» Exercise goal:
Check each line of the entries below for the word "free", and copy the lines that have it.

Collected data
Start of Block
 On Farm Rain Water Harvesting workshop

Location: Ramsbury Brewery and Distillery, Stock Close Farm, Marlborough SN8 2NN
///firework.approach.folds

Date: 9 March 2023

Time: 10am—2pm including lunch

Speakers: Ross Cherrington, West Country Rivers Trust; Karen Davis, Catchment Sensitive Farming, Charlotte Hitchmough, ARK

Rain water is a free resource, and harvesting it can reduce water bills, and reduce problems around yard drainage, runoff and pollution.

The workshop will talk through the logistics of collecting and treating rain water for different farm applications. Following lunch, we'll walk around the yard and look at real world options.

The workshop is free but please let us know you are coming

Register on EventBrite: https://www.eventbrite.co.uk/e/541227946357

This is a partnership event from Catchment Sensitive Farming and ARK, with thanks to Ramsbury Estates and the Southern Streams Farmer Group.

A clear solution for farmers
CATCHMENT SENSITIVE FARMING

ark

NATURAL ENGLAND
End of Block
» Problem solution:
Rain water is a free resource, and harvesting it can reduce water bills, and reduce problems around yard drainage, runoff and pollution.
The workshop is free but please let us know you are coming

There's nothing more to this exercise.